Is the Gilded Age of the corporate website in decline, or are these sites merely being transformed by the rapid rise of the social communities that surround them? The answer has great implications for marketers—and their content strategies—as they adapt to market changes, new online social tools and platforms, and new customer behaviors.
Much like the Gilded Age in the late 1800s in the United States—an era marked by extreme growth and economic expansion, massive immigration from Europe and incredible innovations—the last 15 years of the corporate website have been similarly remarkable. Once companies broke through the early walled gardens (AOL, CompuServe, etc.), corporate sites took off, first as static brochures, then as commerce engines and on to dynamic, engaging communities.
But all good ages eventually come to an end. The Gilded Age in the U.S. gave way to the Progressive Era in the early 1900s; now, we have the rise of the social Web. It's a multichannel Web dominated by Facebook, LinkedIn and Twitter flanked by upstarts such as Google+, Path and Pinterest.
Has this era of social media vanquished the corporate website altogether?
There is certainly plenty of evidence suggesting this is true: Large numbers of advertisers use a Facebook.com/brand address as the call to action in spots for the Super Bowl. Small, local companies don't bother with a website and instead let their Facebook or Yelp pages do the talking for them. And word-of-mouth, tweets, social recommendations and even Pinterest drive recommendations like never before.

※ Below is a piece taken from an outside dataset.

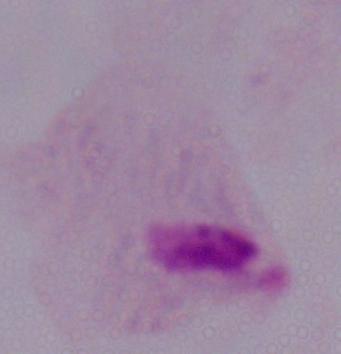
A trichomonad.

Captured at 1000x magnification. Photomicrograph.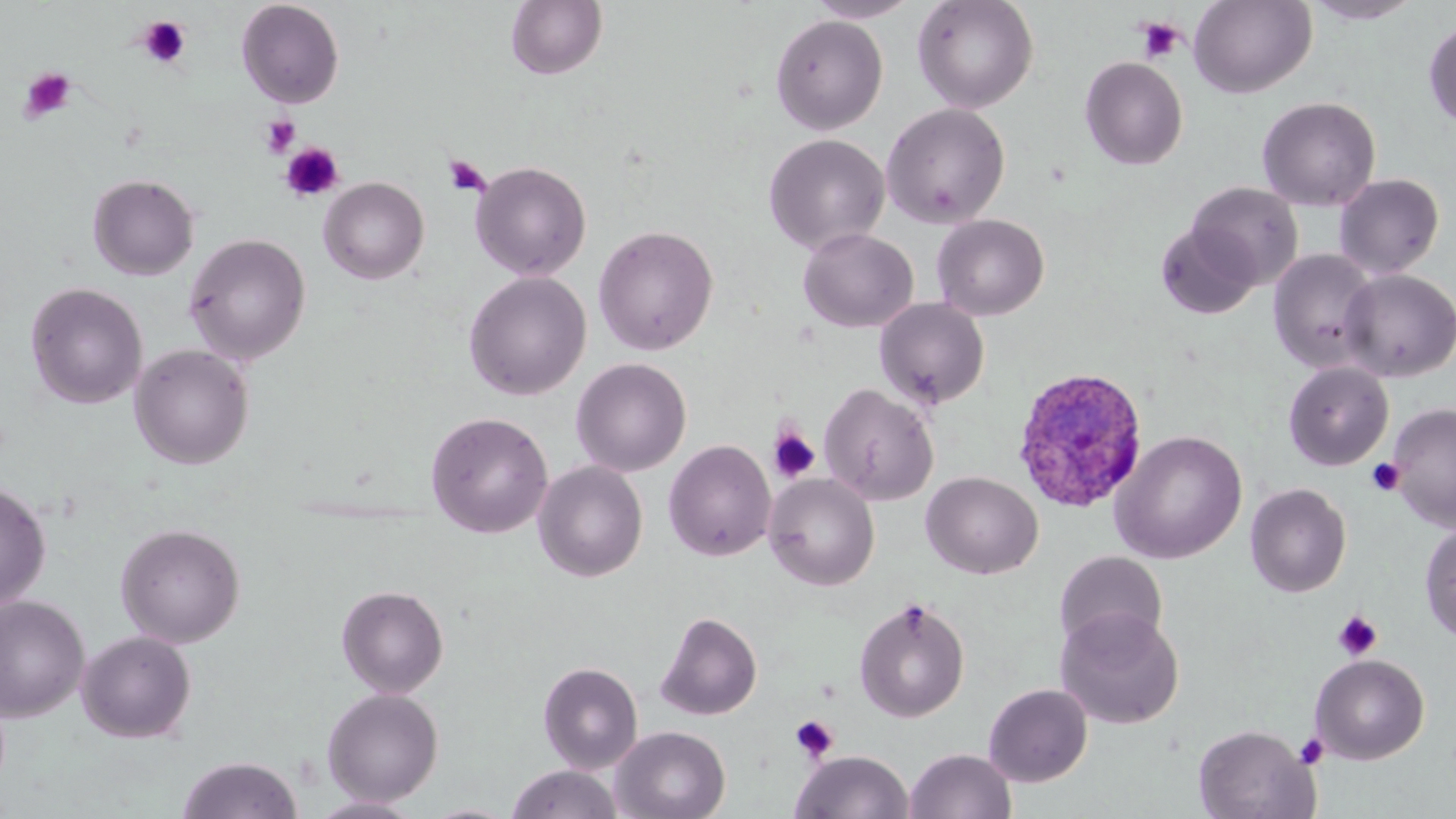 Approximate bounding boxes as [x1, y1, x2, y2] in pixels. Platelet locations: [137, 16, 190, 68], [1136, 18, 1185, 63], [19, 66, 78, 124], [259, 114, 301, 157], [279, 142, 344, 203], [443, 154, 490, 197], [768, 426, 820, 484], [1366, 458, 1405, 496], [1333, 609, 1382, 661], [790, 714, 838, 762], [1294, 733, 1329, 768]. Plasmodium ovale-infected red blood cell locations: [1012, 366, 1149, 514]. Uninfected red blood cell locations: [236, 0, 345, 108], [806, 0, 920, 23], [912, 0, 1039, 114], [1188, 0, 1317, 98], [1304, 0, 1424, 25], [506, 1, 608, 81], [770, 13, 888, 135], [1423, 17, 1456, 132], [1079, 56, 1188, 170], [1257, 96, 1381, 211], [880, 103, 1011, 229], [763, 134, 890, 255], [471, 160, 592, 281], [87, 173, 199, 280], [1334, 173, 1445, 279], [319, 177, 429, 285], [1187, 181, 1303, 289], [932, 214, 1049, 320], [1155, 222, 1261, 320], [593, 224, 719, 355], [798, 227, 918, 332], [184, 232, 311, 365], [1268, 249, 1381, 372], [1339, 269, 1456, 382], [463, 271, 591, 401], [25, 281, 148, 410], [875, 298, 991, 409], [130, 343, 254, 470], [571, 358, 691, 477], [1284, 361, 1394, 471], [819, 382, 939, 505], [1388, 403, 1456, 531], [426, 411, 553, 538], [1111, 430, 1248, 564], [664, 439, 776, 561], [533, 461, 648, 582], [921, 471, 1043, 579], [764, 473, 880, 591], [0, 480, 51, 611], [1245, 482, 1351, 598], [1419, 521, 1456, 643], [115, 523, 245, 647], [1054, 551, 1168, 653], [336, 585, 449, 698], [0, 595, 90, 722], [853, 597, 970, 723], [1055, 607, 1185, 730], [656, 611, 763, 721], [77, 630, 197, 743], [1310, 654, 1430, 764], [538, 661, 643, 773], [983, 683, 1093, 787], [322, 687, 444, 806], [1192, 724, 1319, 819], [611, 725, 730, 819], [905, 747, 1017, 819], [791, 749, 914, 818], [177, 755, 303, 819], [504, 764, 625, 819], [308, 796, 422, 818], [420, 802, 519, 818]. Slide-level diagnosis: Plasmodium ovale. One field of a larger specimen. Thin blood smear. Image is 1456×819 pixels. 1000x magnification. May-Grünwald-Giemsa-stained preparation. Light microscopy.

However, it seems too early to proclaim the death of the corporate site. In fact, that day is probably pretty far off. Most companies are not about to turn the keys to their brands over to a social channel which they do not control.
There is no question, however, that the function of the corporate website is shifting. Companies have realized that customer engagement happens everywhere on the Web, not just on their corporate sites, and they are engaging with their communities in the channels they frequent around the topics that matter to them most.
Although the corporate website is still critical for establishing a strong, recognizable brand, creating meaningful and engaging conversations in social channels will ultimately drive business results.
That means two things: participating appropriately in relevant, existing communities and creating an authentic community around a topic of interest to your prospects. Being active and engaged allows your prospects to experience your brand in these communities without any hard sell. If they migrate back to your site to convert, then great. But just as often they will convert right there in the community without ever visiting your site.
Here are three strategies for making these social communities work for you:
- Think holistically. Transform the corporate website into another node in your online network, and create a comprehensive view of your Web content strategy. This will help you prioritize content and measure its impact.
- Reuse content. Develop themes around relevant issues and topics, then engage with your key audiences in each community on those themes. Create multiple types of content for each topic and reuse that content across each channel while measuring and optimizing what content works best for each community.
- Engage the community. Don't wait for people to come to you; instead, use your content marketing to engage appropriately with your prospects in their community and be willing to let them convert in that community without coming back to your website.
These three actions will help smooth your own transition from the Gilded Age of corporate websites while remaining relevant in the new era of the social Web.